Set problem: Reproduce the entire listing below word for word, leaving out the pictures.

===============

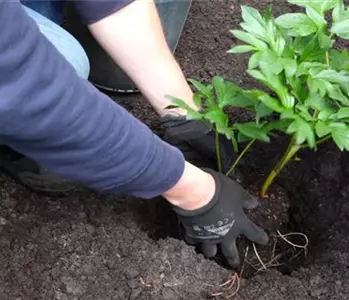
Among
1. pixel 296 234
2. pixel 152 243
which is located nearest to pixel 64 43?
pixel 152 243

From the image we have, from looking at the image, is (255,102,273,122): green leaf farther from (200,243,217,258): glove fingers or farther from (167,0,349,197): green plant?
(200,243,217,258): glove fingers

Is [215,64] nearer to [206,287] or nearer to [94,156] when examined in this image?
[206,287]

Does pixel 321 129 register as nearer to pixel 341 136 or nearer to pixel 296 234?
pixel 341 136

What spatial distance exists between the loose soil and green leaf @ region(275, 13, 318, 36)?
0.45 m

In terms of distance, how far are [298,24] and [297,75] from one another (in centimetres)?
11

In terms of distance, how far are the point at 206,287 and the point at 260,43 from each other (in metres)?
0.53

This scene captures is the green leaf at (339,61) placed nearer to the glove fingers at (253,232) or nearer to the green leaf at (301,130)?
the green leaf at (301,130)

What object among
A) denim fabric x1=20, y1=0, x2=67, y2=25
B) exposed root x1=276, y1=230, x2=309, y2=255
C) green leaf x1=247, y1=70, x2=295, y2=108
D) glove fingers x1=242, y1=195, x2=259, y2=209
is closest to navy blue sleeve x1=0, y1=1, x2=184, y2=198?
green leaf x1=247, y1=70, x2=295, y2=108

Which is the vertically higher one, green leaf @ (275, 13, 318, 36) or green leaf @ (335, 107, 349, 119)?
green leaf @ (275, 13, 318, 36)

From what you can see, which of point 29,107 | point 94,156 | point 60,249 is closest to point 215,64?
point 60,249

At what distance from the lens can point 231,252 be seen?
1628mm

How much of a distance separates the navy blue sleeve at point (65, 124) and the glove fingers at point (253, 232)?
0.36 metres

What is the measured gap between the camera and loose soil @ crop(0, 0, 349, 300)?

===============

Response for this exercise:
Among
1. pixel 296 234
2. pixel 152 243
which is located nearest to pixel 64 43?
pixel 152 243

From the image we have, from looking at the image, is (255,102,273,122): green leaf farther from (200,243,217,258): glove fingers or farther from (167,0,349,197): green plant?
(200,243,217,258): glove fingers

Is [215,64] nearer to [206,287] or nearer to [94,156] when examined in this image?
[206,287]

Does pixel 321 129 register as nearer to pixel 341 136 or nearer to pixel 296 234?
pixel 341 136

What spatial distance exists between the loose soil and green leaf @ region(275, 13, 318, 36)?
0.45 m

In terms of distance, how far are [298,24] and [297,75] from one another (in centimetres)?
11

In terms of distance, how far are the point at 206,287 and the point at 260,43 from each other (in metres)?
0.53

This scene captures is the green leaf at (339,61) placed nearer to the glove fingers at (253,232) or nearer to the green leaf at (301,130)?
the green leaf at (301,130)

What object among
A) denim fabric x1=20, y1=0, x2=67, y2=25
B) exposed root x1=276, y1=230, x2=309, y2=255
C) green leaf x1=247, y1=70, x2=295, y2=108
D) glove fingers x1=242, y1=195, x2=259, y2=209
is closest to navy blue sleeve x1=0, y1=1, x2=184, y2=198?
green leaf x1=247, y1=70, x2=295, y2=108

Which is the vertically higher one, green leaf @ (275, 13, 318, 36) or green leaf @ (335, 107, 349, 119)?
green leaf @ (275, 13, 318, 36)

From what you can see, which of point 29,107 | point 94,156 | point 60,249 is closest to point 215,64?
point 60,249

At what distance from the lens can point 231,252 be seen?
1628mm

How much of a distance separates the navy blue sleeve at point (65, 124) and the glove fingers at point (253, 232)?
0.36 metres

What is the measured gap between the camera and loose soil @ crop(0, 0, 349, 300)?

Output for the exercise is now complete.